A small state has less talent to pull from and is more easily manipulated by larger, malicious, external actors.

You need to achieve utopia before you can build utopia. I’m not seeing it on any horizon close enough to be worth debating over.

We’re talking past each other. I wasn’t saying that I want to check a politician’s references the same way I’d check a babysitter’s. I was saying that I want to check on how they’ve been doing the job.

If I’m not allowed to know how they voted, I have no way to check on how they’ve been doing the job.

Is that a really incomplete way of doing so? Sure; but at the scale we’re on, it’s what I’ve got. Yes, it’s impractical for me to read and study all the thousands of pages they’re voting on and the even more thousands of pages of info that went into that. It’s even more impractical for me to be in the room and in earshot when Senator MyState buttonholes Senator Holdout and either talks them into changing their mind or encourages them to keep being Senator Holdout. But at least I can find out how they voted.

What’s wrong with asking them?

“Hello Mr. Politician. I see that there was a bill about X. Can you tell me about X, what research you did to come to an opinion on X, what that lead you to decide, what you did to accomplish your goal, and why you think that X passed/failed?”

But the politician is only going to answer, honestly, if he feels like he’s empowered to do so. That’s as much on you as it is on him. If he’s not really allowed to have his own opinion - because you already know everything and he’s wrong if his view isn’t exactly what you want it to be - then it’s not really useful to ask the question.

The formats that we have for dealing with our politicians doesn’t allow that. We come in with an answer in our heads already because we checked their record and their record is wrong if it’s not the one we expected. Or, more often, we didn’t check and it’s wrong if he’s endorsed by Tucker Carlson/Rachel Maddow or right if he is and all that informational, factual nonsense is just BS wonkery that only fools the pencil necks.

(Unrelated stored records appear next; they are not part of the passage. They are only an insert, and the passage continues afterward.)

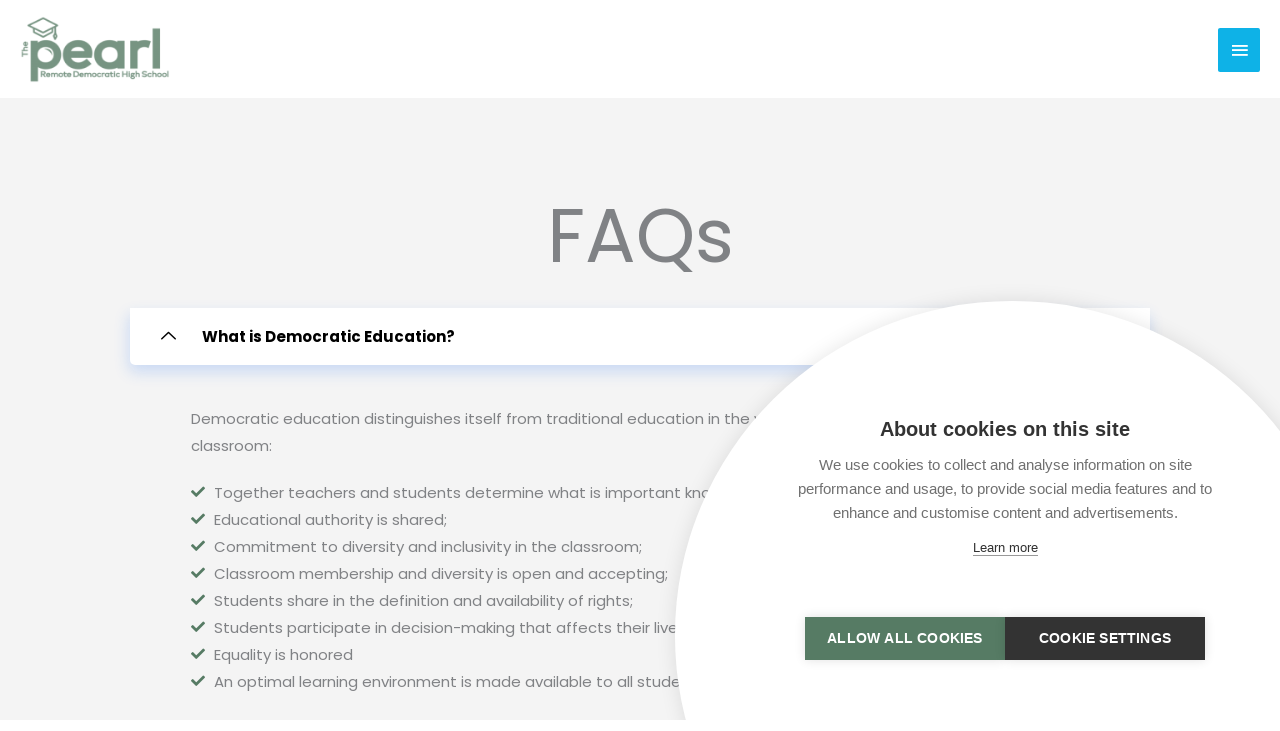

--- FILE ---
content_type: text/css
request_url: https://form-assets.mailchimp.com/snippet/fonts/148663046
body_size: 199
content:
@font-face{font-family: 'PlayfairDisplay-normal-400'; src: url(https://fonts.gstatic.com/s/playfairdisplay/v39/nuFvD-vYSZviVYUb_rj3ij__anPXJzDwcbmjWBN2PKdFvXDXbtM.woff2) format('woff2'), url(https://form-assets.mailchimp.com/148663046/fonts/PlayfairDisplay-normal-400.woff2) format('woff2');} @font-face{font-family: 'Poppins-normal-400'; src: url(https://fonts.gstatic.com/s/poppins/v23/pxiEyp8kv8JHgFVrJJfecg.woff2) format('woff2'), url(https://form-assets.mailchimp.com/148663046/fonts/Poppins-normal-400.woff2) format('woff2');} @font-face{font-family: 'Chawp-normal-400'; src: url(https://thepearlhighschool.org/wp-content/uploads/2020/11/chawp.ttf) format('truetype'), url(https://form-assets.mailchimp.com/148663046/fonts/Chawp-normal-400.ttf) format('truetype');} @font-face{font-family: 'Astra-normal-400'; src: url(https://thepearlhighschool.org/wp-content/themes/astra/assets/fonts/astra.woff) format('woff'), url(https://thepearlhighschool.org/wp-content/themes/astra/assets/fonts/astra.ttf) format('truetype'), url(https://thepearlhighschool.org/wp-content/themes/astra/assets/fonts/astra.svg#astra) format('svg'), url(https://form-assets.mailchimp.com/148663046/fonts/Astra-normal-400.woff) format('woff'), url(https://form-assets.mailchimp.com/148663046/fonts/Astra-normal-400.ttf) format('truetype'), url(https://form-assets.mailchimp.com/148663046/fonts/Astra-normal-400.svg) format('svg');}

--- FILE ---
content_type: text/javascript
request_url: https://thepearlhighschool.org/wp-content/themes/astra-child/assets/js/scrollToPostsAfterPaginationClick.js?ver=all
body_size: 85
content:
function scrollToPosts(scrollToId) {
  jQuery(scrollToId).each(function(_, widget) {
    // Add ID to the posts Widget (using the data-id)
    // jQuery(widget).attr('id', jQuery(widget).attr('data-id'));
    // Add the id to the pagination URL
    jQuery('a.page-numbers', widget).map(function(_, link) {
      jQuery(link).attr('href', jQuery(link).attr('href') + scrollToId);
    });
  });
 }

 jQuery(scrollToPosts('#mostPopularAnounsments'));
 jQuery(scrollToPosts('#allAnnouncements​'));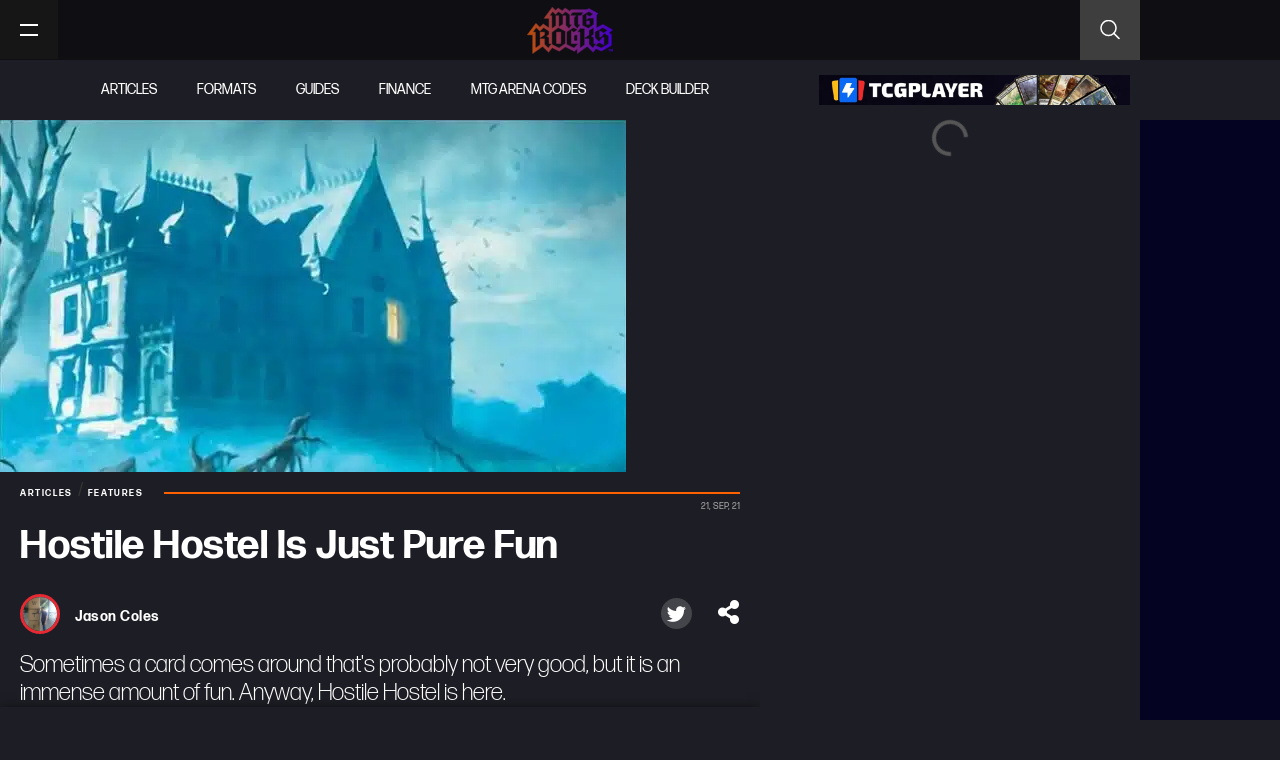

--- FILE ---
content_type: text/css; charset=UTF-8
request_url: https://mtgrocks.com/wp-content/cache/min/1/wp-content/plugins/deckbuilder/assets/css/frontend/single-card.css?ver=1767644553
body_size: -169
content:
.db-card{max-width:1172px;margin:auto}.db-card__header{border-top-left-radius:.375rem;border-top-right-radius:.375rem;padding:2.5rem 1.5rem;background-color:#000;background-image:url(/wp-content/plugins/deckbuilder/assets/images/waves.svg)}.db-card__header-title{font-size:2.5rem;color:#FFF;font-weight:800}.db-card__inner{background-color:#FFF;display:flex;gap:2.5rem;padding:1.5rem;align-items:center;flex-direction:column}.db-card__image{max-width:20rem}.db-card__button{background-color:#060534;font-weight:700;padding:8px;text-align:center;display:block;color:#FFF!important;border-radius:.375rem;margin-top:.5rem}.db-card__button:hover{background-color:#009eff}.db-card__data-grid{display:grid;grid-template-columns:repeat(2,1fr);gap:1.25rem}.db-card__data-grid__item{background-color:#f5f5f5;border-top-left-radius:.375rem;border-top-right-radius:.375rem;overflow:hidden}.db-card__data-grid__item h2{margin:0;font-size:.875rem;font-weight:700;background-color:#BD520D;padding:.625rem;color:#fff}.db-card__data-grid__item h3{margin:0;font-size:.875rem;padding:1.25rem .625rem}@media (min-width:768px){.db-card__inner{flex-direction:row;align-items:start}}@media (min-width:1024px){.db-card__data-grid{grid-template-columns:repeat(3,1fr)}}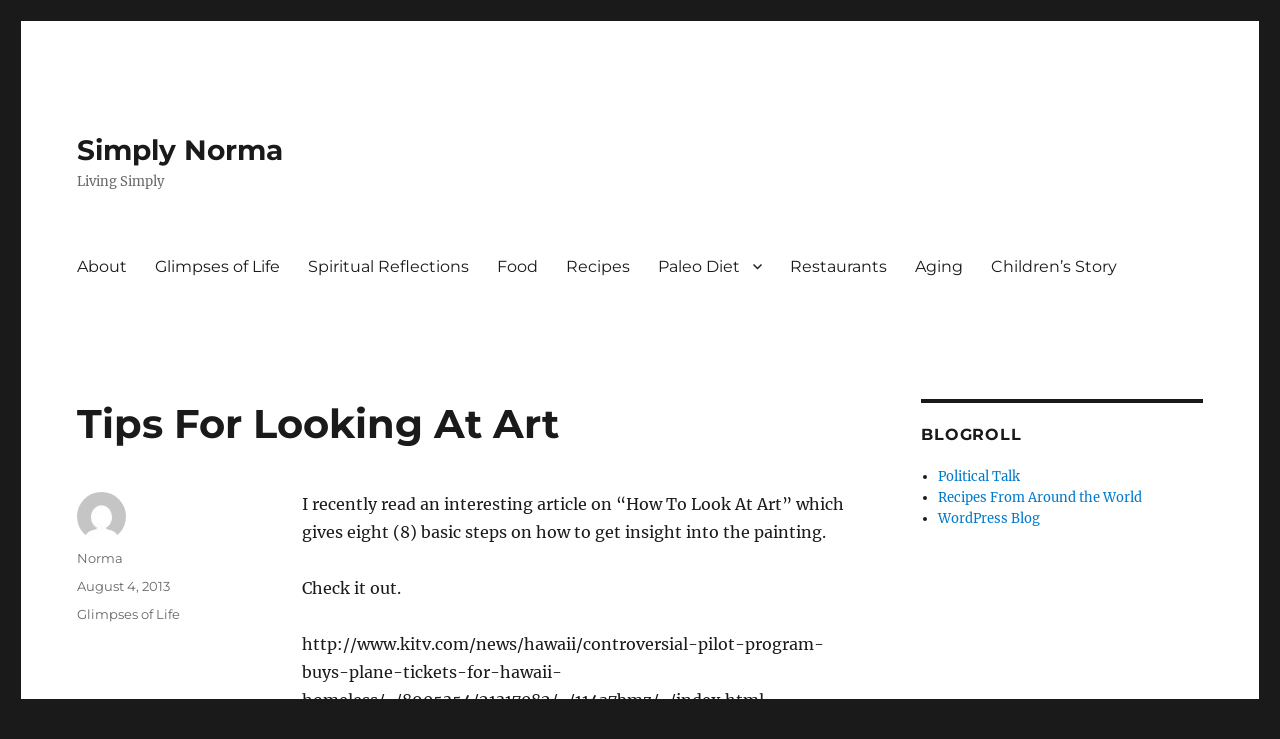

--- FILE ---
content_type: text/html; charset=utf-8
request_url: https://www.google.com/recaptcha/api2/aframe
body_size: 266
content:
<!DOCTYPE HTML><html><head><meta http-equiv="content-type" content="text/html; charset=UTF-8"></head><body><script nonce="5WyLpEl8u9frYSJ3neSyow">/** Anti-fraud and anti-abuse applications only. See google.com/recaptcha */ try{var clients={'sodar':'https://pagead2.googlesyndication.com/pagead/sodar?'};window.addEventListener("message",function(a){try{if(a.source===window.parent){var b=JSON.parse(a.data);var c=clients[b['id']];if(c){var d=document.createElement('img');d.src=c+b['params']+'&rc='+(localStorage.getItem("rc::a")?sessionStorage.getItem("rc::b"):"");window.document.body.appendChild(d);sessionStorage.setItem("rc::e",parseInt(sessionStorage.getItem("rc::e")||0)+1);localStorage.setItem("rc::h",'1769179456640');}}}catch(b){}});window.parent.postMessage("_grecaptcha_ready", "*");}catch(b){}</script></body></html>

--- FILE ---
content_type: text/plain
request_url: https://www.google-analytics.com/j/collect?v=1&_v=j102&a=1277124729&t=pageview&_s=1&dl=http%3A%2F%2Fwww.simplynorma.com%2F2013%2F08%2F04%2Ftips-for-looking-at-art%2F&ul=en-us%40posix&dt=Tips%20For%20Looking%20At%20Art%20%E2%80%93%20Simply%20Norma&sr=1280x720&vp=1280x720&_u=IEBAAEABAAAAACAAI~&jid=769272588&gjid=598543493&cid=524763426.1769179455&tid=UA-20353325-2&_gid=1876255586.1769179455&_r=1&_slc=1&z=51245297
body_size: -285
content:
2,cG-HGZ1R621SV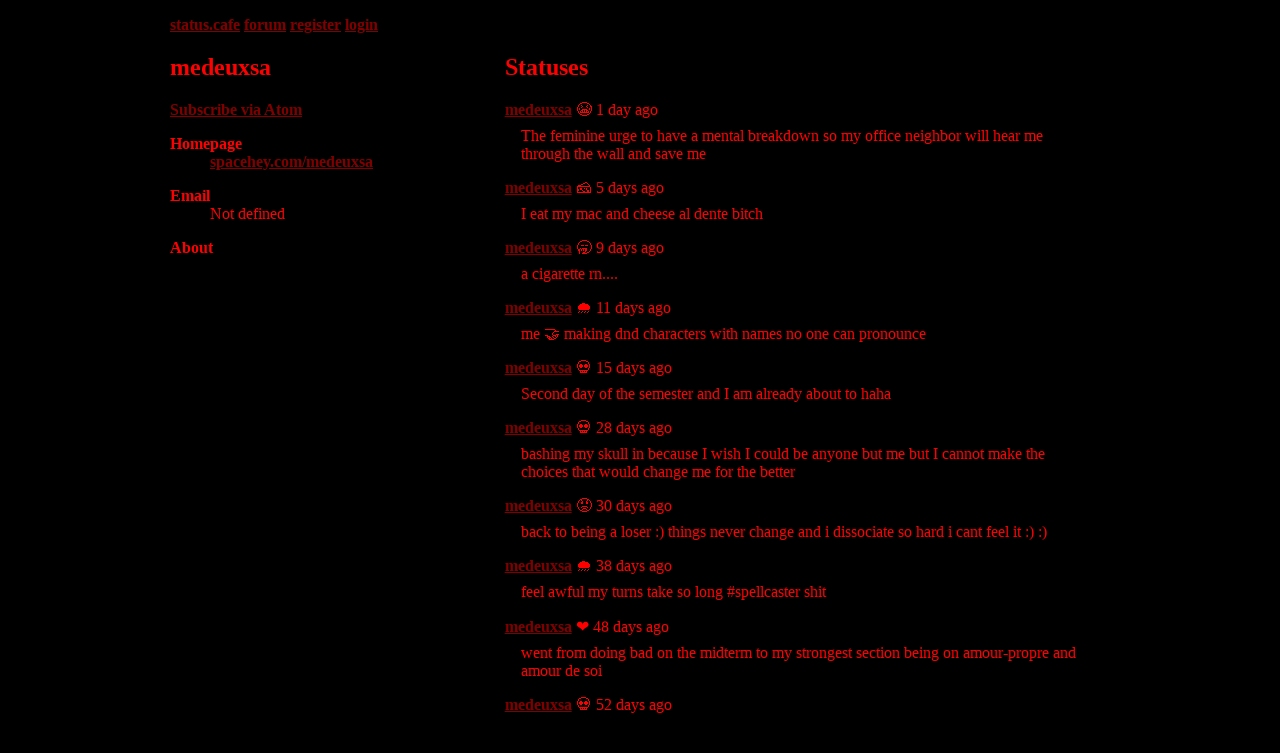

--- FILE ---
content_type: text/html; charset=utf-8
request_url: https://status.cafe/users/medeuxsa
body_size: 2145
content:

<!DOCTYPE html>
<html lang="en">
<head>
    <meta charset="UTF-8">
    <meta name="viewport" content="width=device-width, initial-scale=1.0">
    <title>medeuxsa - Status Cafe</title>
    <meta name="description" content="your friends' updates">
    <link rel="stylesheet" href="/assets/style.css"/>
    
    <link rel="icon" href="data:image/svg+xml,<svg xmlns=%22http://www.w3.org/2000/svg%22 viewBox=%220 0 100 100%22><text y=%22.9em%22 font-size=%2290%22>%f0%9f%98%ad</text></svg>">
    
    
<link rel="alternate" type="application/atom+xml" title="Atom feed" href="/users/medeuxsa.atom" />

We don’t set ourselves into an environment like a powerpoint presentation. There’s no opportunity nor interest to let the guy go through the whole story, lay it all out, and make the argument. We don’t put him in front of people who are reasonable enough to listen to it and care what he says. Some of that stuff might be sensitive and really can’t be spoken in an open, recorded format.

Now, I’m fine with giving a small panel of a half dozen people the voting record of a politician so that they have information to quiz him on. But, in general, that information should be confidential. Making it public and easily accessible just increases corruption, graft, and malicious interference.

One step at a time, I’d say. And there are experiments and organizations and communities and just neighbours doing lots of it all the time, as people always have.

I would say the opposite: if that sort of information is privileged, that alone makes it the target for the corrupters. It would leak out one way or another, so better to make sure it isn’t privileged to a select (by whom?) group of insiders (qualified and chosen how?). Sunlight is the best disinfectant.

Besides, if someone is elected to represent you and your interests (and paid from your taxes to do so), then you as an elector must be entitled to see whether or not what they’re doing meets your expectations.

Do you seriously think they’re going to have that conversation with any significant number of their constituents? How would they have the time? I’ll get a form letter from an aide, only vaguely addressing the issue I asked about. At most, I may get a short statement at a town hall; carefully designed to piss off as few constituents as possible.

And how am I to tell whether they lied about “what they did to accomplish your goal” if I have no way to tell whether they voted in contradiction to the pretty speech they’re giving me, or that they posted on their web site?

– I don’t think there’s any way either of us is going to convince the other. I’m probably going to drop out of this part of the conversation.